I'm working on a web application that uses a bunch of Amazon Web Services. I'd like to use DynamoDB for a particular part of the application but I'm not sure if it's an appropriate use-case.
When a registered user on the site performs a "job", an entry is recorded and stored for that job. The job has a bunch of details associated with it, but the most relevant thing is that each job has a unique identifier and an associated username. Usernames are unique too, but there can of course be multiple job entries for the same user, each with different job identifiers.
The only query that I need to perform on this data is: give me all the job entries (and their associated details) for username X.
I started to create a DynamoDB table but I'm not sure if it's right. My understanding is that the chosen hash key should be the key that's used for querying/indexing into the table, but it should be unique per item/row. Username is what I want to query by, but username will not be unique per item/row.
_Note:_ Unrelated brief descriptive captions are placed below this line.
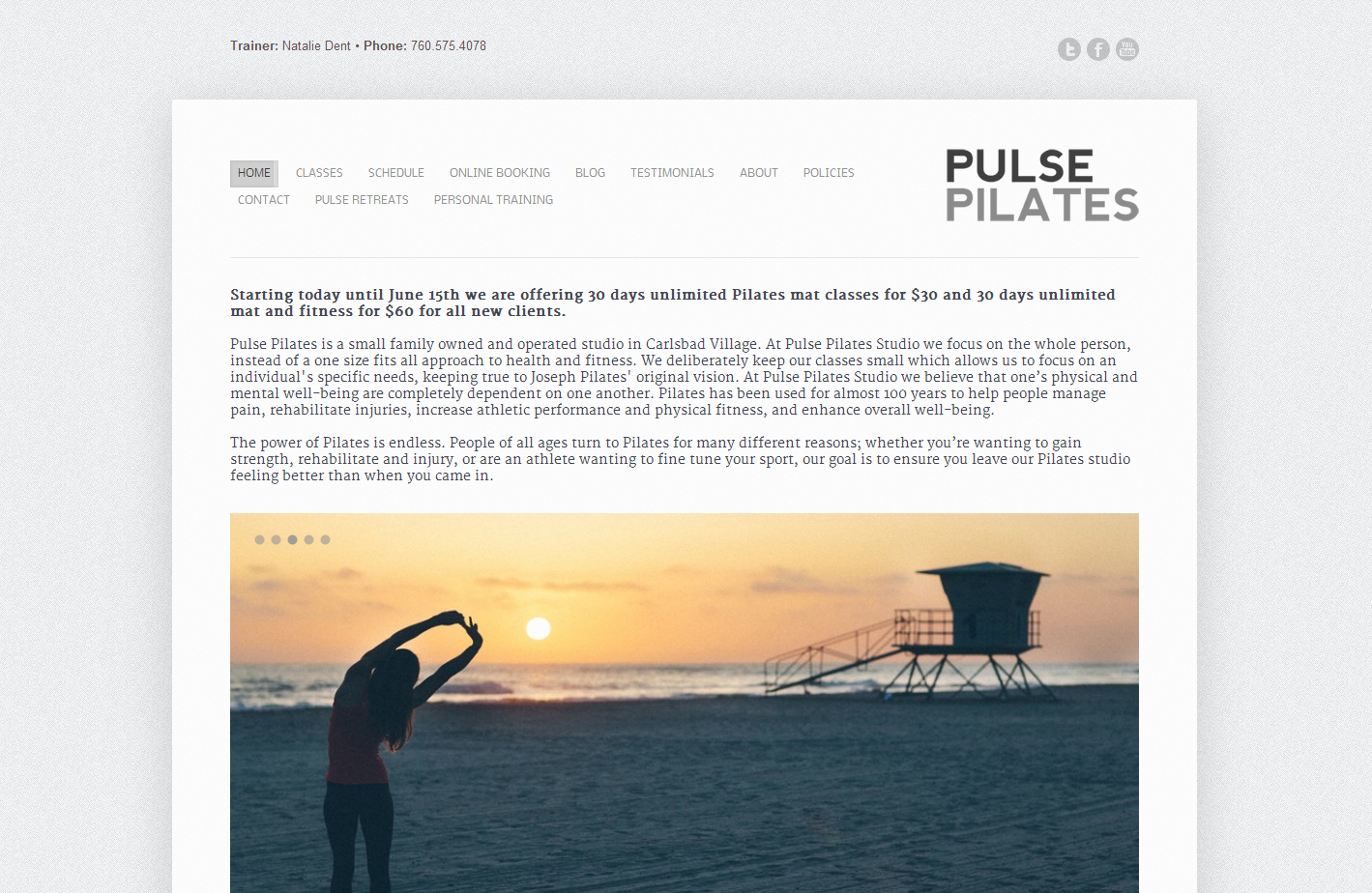 Pulse Pilates Studio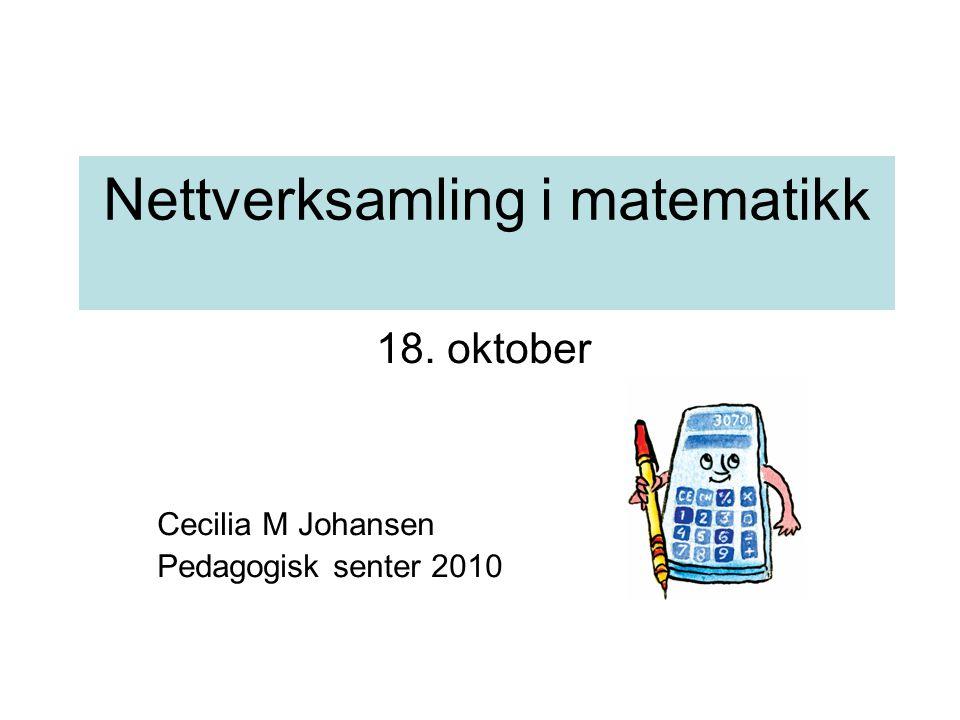 Nettverksamling i matematikk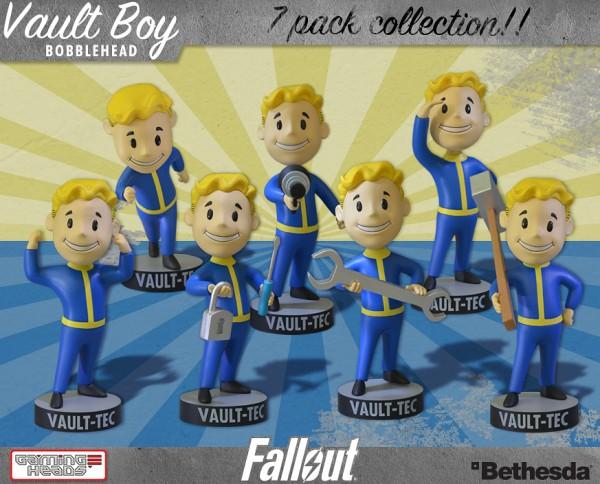 gamingheads-vault-boy-002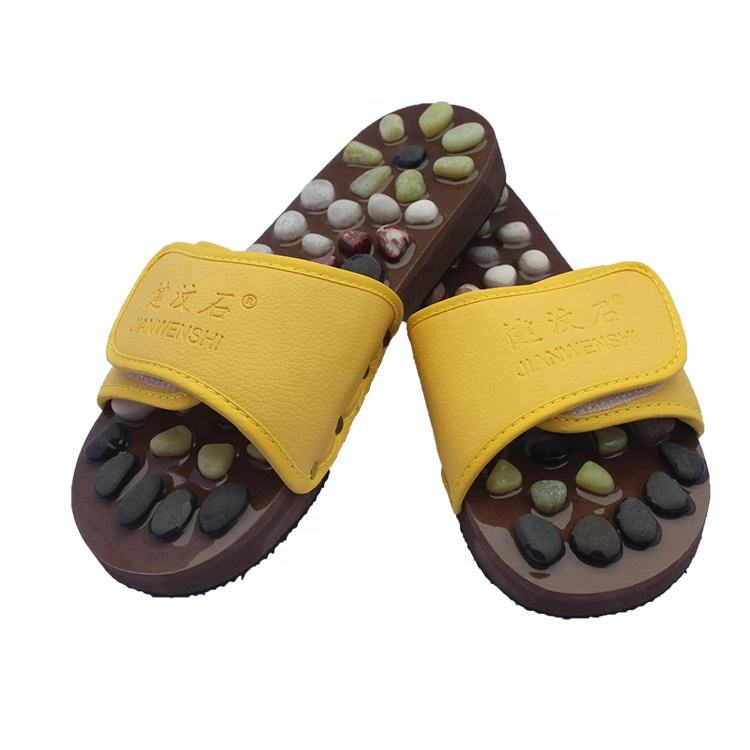 Soft model foot acupressure reflexology stone massage slipper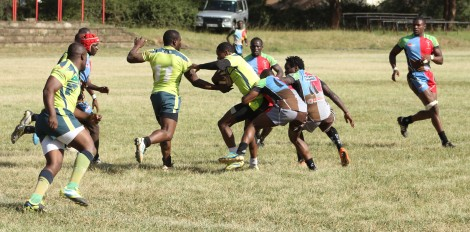 KCB, Quins Meet In 3rd Place Playoff Encounter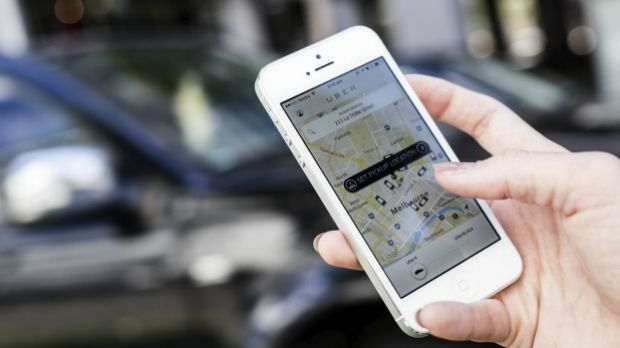 A Brisbane Uber driver was attacked early Thursday.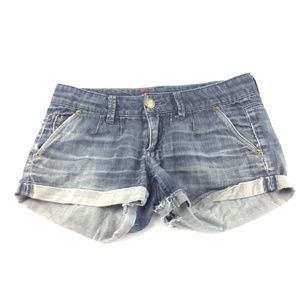 American Eagle Outfitters Mini Short Sz  0 - Y518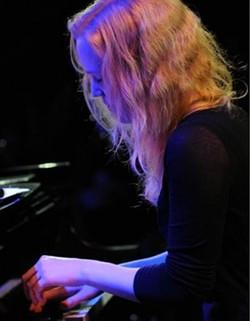 Katharine Hedlund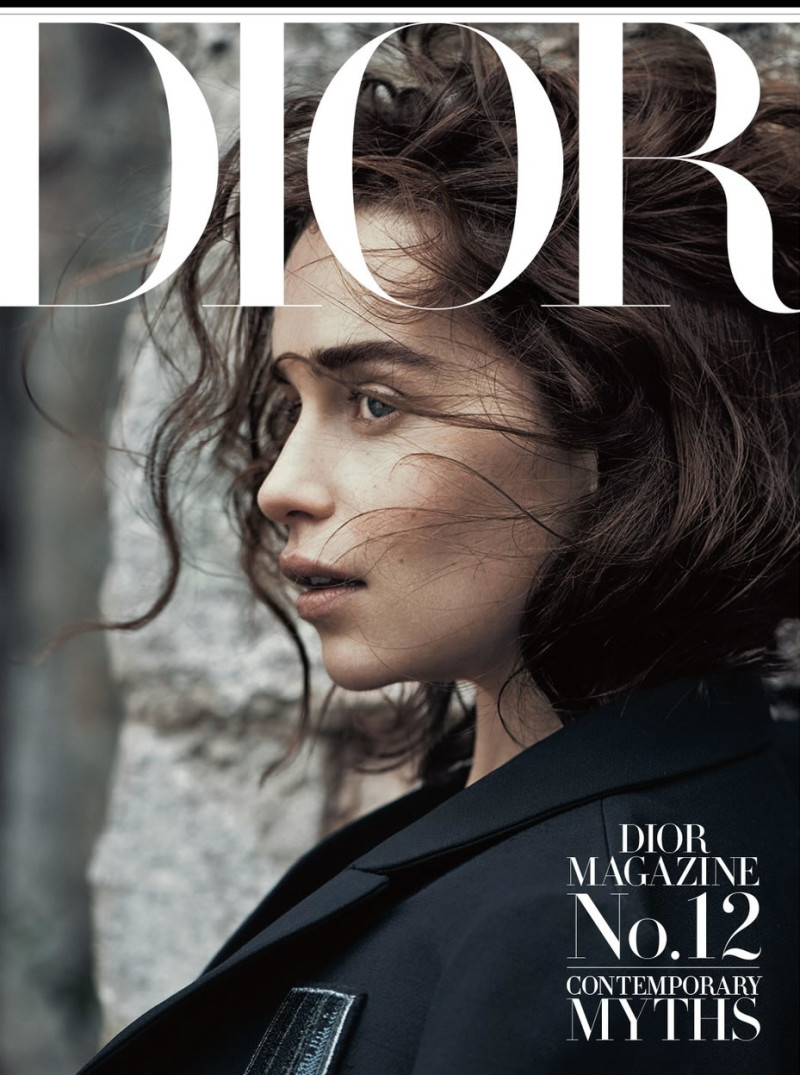Emilia Clarke By Lachlan Bailey For Dior Magazine Winter 2015 (9)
If I make the job identifier the primary hash key and the username a secondary index, will that work? Can I have duplicate values for a secondary index? But that means I will never use the primary hash key for querying/indexing into the table, which is the whole point of it, isn't it?
Is there something I'm missing, or is this just not a good fit for NoSQL.
Edit:
The accepted answer helped me find out what I was looking for as well as this question.
It seems that username as the hash key and a unique job_id as the range, as others have already suggested would serve you well in dynamodb. Using a query you can quickly search for all records for a username.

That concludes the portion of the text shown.